Objective: Sum up the forum thread below about getting only 7 days of guide data in three sentences.
# Start of Provided text
# Only 7 days of guide data



## JoeG (Jul 3, 2004)

Until a few weeks ago, my Series 1 always got 12 days of guide data (plus 2 days of past data). Now it gets only 7. Has anyone else experienced the same change, or have an explanation?


----------



## CuriousMark (Jan 13, 2005)

I am seeing something similar on a Humax DRT-800 which is a series 2. I am using it with DirecTV, are you also on satellite?

EDIT - This is a stand-alone standard definition single tuner TiVo getting its signal from a DirecTV satellite receiver box (similar to a cable box, but satellite).


----------



## JoeG (Jul 3, 2004)

My Tivo is a Philips HDR312 Series 1 stand-alone, not a DirectTV unit.


----------



## bryan4980 (Dec 2, 2011)

I have a premier and I am seeing the same. I get cable from comcast.


----------



## CuriousMark (Jan 13, 2005)

JoeG said:


> My Tivo is a Philips HDR312 Series 1 stand-alone, not a DirectTV unit.


I edited my post to be more clear. I understand that we are not discussing DirecTV DVRs with TiVo service. Guide data is dependent on the signal source and if cable, the location. If we are to attempt to find a common cause, that is information that we need to share.


----------



## CuriousMark (Jan 13, 2005)

bryan4980 said:


> I have a premier and I am seeing the same. I get cable from comcast.


Ok, we can rule out satellite based guide data and rule out that it is strictly limited to SD boxes. So now we are narrowed to the TiVo Service or their guide data provider Tribune Media Services.


----------



## taronga (Nov 16, 2006)

My S2DT was doing the same last week. It was set up for analog cable + Dish Network. I redid guided setup, removing satellite, and I get the full 13ish days again. 

Incidentally, I never had Dish. It was a bit of a hack in order to record OTA through a converter box, but it was more trouble than it was worth.


----------



## nmiller855 (Sep 26, 2000)

Have y'all tried unplugging it & waiting a couple of minutes before plugging it back in? That usually works for me. It will take a few hours to refill the guide.


----------



## JoeG (Jul 3, 2004)

Mine is configured for "cable and satellite" so that I can receive both Comcast cable (s-video) and local OTA from my OTA receiver (coaxial). The Tivo thinks the satellite is "Sky Angel USA National", which was a random pick on my part. It has been configured that way for almost a year.


----------



## medley32 (Jan 15, 2002)

Only have 7 myself. Thought it was an issue with my box, but sounds like it could be a network wide problem. Just noticed the issue today when I got the "only 7 days of guide data" warning. Turns out I had made a successful daily call yesterday. So not sure what's going on. Are all series one stand alones having this problem?


----------



## JoeG (Jul 3, 2004)
# End of Provided text
# Start of Supplied material
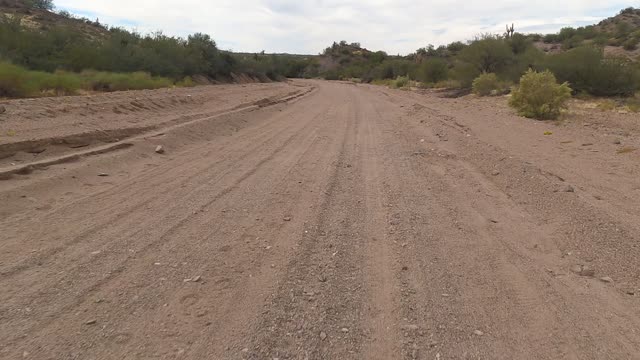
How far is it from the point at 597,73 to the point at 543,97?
890 cm

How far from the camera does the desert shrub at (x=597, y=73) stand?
# End of Supplied material
Result of this task: A user reports that a Series 1 TiVo that always got 12 days of guide data now gets only 7, and others see the same thing on a Humax DRT-800 fed by a DirecTV receiver and on a Premiere with Comcast cable. Based on those reports, satellite guide data and a limit to standard definition boxes are ruled out, which narrows the cause to the TiVo Service or its guide data provider, Tribune Media Services. One user got about 13 days back by redoing guided setup without satellite, and another suggests unplugging the box for a couple of minutes and letting it refill the guide over a few hours.